#### [WRITTEN REQUEST A]
In the text about friend and family reviews on Amazon, rewrite the paragraph beginning "Lighthouse24, a member" more briefly, keeping its main facts.
-------- DOCUMENT EXTRACT
REVIEW SUGGESTION FOR AMAZON

Friend and family reviews are a touchy subject among both authors and customers:

  • For the customer review system to be effective, customers need to be able to trust the system. This is why Amazon removes and blocks reviews suspected of being posted by the author’s friends or family members.
  • For the customer who posted the review, having it blocked or removed is time wasted, and discourages the customer from posting reviews in the future.
  • For the self-published author, an invaluable part of marketing entails creating personal relationships. Sometimes, the occasional personal interactions with a fan who didn’t previously know the author causes a book review to be blocked or removed.
  • Unlike the big publishers, self-published authors and indie presses can’t afford to send out hundreds of review copies to strangers. They can get friends to help get the ball rolling, except that friend reviews often get blocked, and they can interact with their target audience in person, although that sometimes leads to blocked reviews, too.
  • Amazon itself thrives on content engagement, one of their best marketing tools. Amazon wants to get customers (and authors) to frequently return to their website. Blocking or removing reviews discourages customers from writing future reviews, which limits their content engagement.
  • Although Amazon frequently blocks and removes 4- and 5-star reviews, Amazon almost never removes a 1- or 2-star review, which brings the average star rating down and discourages sales overall. It allows jealous authors and spiteful exes to prevent sales of books at Amazon that may otherwise sell.

Lighthouse24, a member of the CreateSpace community forum who provides frequent helpful posts, offers a great compromise. (Check out Lighthouse’s website for Helpful Links with valuable self-publishing info.)

  • Instead of blocking or removing the review, Amazon should keep the review, but clearly mark it as having detected a possible relationship with the author.
----------------
#### [WRITTEN REQUEST B]
Reproduce word for word the lines in the listing below, from the line with "Is the relationship" to the line with "0.52 meters", including both of those lines.
-------- DATA FOR PROCESSING
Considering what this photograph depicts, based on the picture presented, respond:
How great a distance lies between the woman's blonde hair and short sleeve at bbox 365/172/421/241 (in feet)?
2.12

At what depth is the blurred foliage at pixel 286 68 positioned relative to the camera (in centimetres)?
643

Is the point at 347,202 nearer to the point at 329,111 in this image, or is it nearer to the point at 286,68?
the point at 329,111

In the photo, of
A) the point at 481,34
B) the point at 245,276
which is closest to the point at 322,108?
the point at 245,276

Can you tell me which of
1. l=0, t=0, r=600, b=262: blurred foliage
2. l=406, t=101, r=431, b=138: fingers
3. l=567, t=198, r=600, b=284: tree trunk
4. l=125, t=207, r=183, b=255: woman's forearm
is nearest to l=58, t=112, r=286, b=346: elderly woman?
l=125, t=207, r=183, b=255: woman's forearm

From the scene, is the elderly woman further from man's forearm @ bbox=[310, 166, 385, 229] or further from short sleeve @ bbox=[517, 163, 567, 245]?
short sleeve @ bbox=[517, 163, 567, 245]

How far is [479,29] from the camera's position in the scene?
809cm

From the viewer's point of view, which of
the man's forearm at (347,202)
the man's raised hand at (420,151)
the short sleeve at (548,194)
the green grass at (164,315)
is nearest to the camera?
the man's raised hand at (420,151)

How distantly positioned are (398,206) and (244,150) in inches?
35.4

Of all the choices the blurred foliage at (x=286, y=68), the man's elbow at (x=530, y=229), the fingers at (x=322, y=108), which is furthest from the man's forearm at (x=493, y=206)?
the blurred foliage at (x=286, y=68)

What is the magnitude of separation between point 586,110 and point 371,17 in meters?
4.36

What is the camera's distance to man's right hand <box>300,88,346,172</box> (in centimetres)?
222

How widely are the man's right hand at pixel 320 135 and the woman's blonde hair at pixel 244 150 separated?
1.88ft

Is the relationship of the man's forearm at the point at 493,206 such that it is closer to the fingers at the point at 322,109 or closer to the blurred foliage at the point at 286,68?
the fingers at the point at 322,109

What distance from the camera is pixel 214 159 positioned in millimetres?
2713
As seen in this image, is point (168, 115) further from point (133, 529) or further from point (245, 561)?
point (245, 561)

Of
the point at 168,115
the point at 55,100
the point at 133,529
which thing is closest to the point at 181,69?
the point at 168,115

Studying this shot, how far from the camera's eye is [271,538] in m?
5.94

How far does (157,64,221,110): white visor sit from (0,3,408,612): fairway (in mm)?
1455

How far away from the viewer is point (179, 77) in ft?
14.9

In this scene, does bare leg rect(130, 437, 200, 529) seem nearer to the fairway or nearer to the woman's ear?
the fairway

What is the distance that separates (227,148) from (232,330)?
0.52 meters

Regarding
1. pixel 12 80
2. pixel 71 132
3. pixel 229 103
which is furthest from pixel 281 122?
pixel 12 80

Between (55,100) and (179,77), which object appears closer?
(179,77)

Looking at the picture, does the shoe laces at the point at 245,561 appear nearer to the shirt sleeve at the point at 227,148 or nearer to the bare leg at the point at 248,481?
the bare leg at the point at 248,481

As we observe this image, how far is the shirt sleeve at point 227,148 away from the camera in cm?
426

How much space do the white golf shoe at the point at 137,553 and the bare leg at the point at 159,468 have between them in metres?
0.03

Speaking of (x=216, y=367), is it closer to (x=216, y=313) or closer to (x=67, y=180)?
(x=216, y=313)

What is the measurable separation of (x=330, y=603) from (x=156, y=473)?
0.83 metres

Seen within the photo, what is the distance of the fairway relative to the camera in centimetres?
----------------
#### [EXPECTED OUTPUT A]
Lighthouse24, a CreateSpace community forum member who posts often and helpfully, proposes a good compromise. Lighthouse's website has Helpful Links with useful self-publishing information.

#### [EXPECTED OUTPUT B]
Is the relationship of the man's forearm at the point at 493,206 such that it is closer to the fingers at the point at 322,109 or closer to the blurred foliage at the point at 286,68?
the fingers at the point at 322,109

What distance from the camera is pixel 214 159 positioned in millimetres?
2713
As seen in this image, is point (168, 115) further from point (133, 529) or further from point (245, 561)?
point (245, 561)

Of
the point at 168,115
the point at 55,100
the point at 133,529
which thing is closest to the point at 181,69?
the point at 168,115

Studying this shot, how far from the camera's eye is [271,538] in m?
5.94

How far does (157,64,221,110): white visor sit from (0,3,408,612): fairway (in mm)?
1455

How far away from the viewer is point (179, 77) in ft?
14.9

In this scene, does bare leg rect(130, 437, 200, 529) seem nearer to the fairway or nearer to the woman's ear?
the fairway

What is the distance that separates (227,148) from (232,330)?
0.52 meters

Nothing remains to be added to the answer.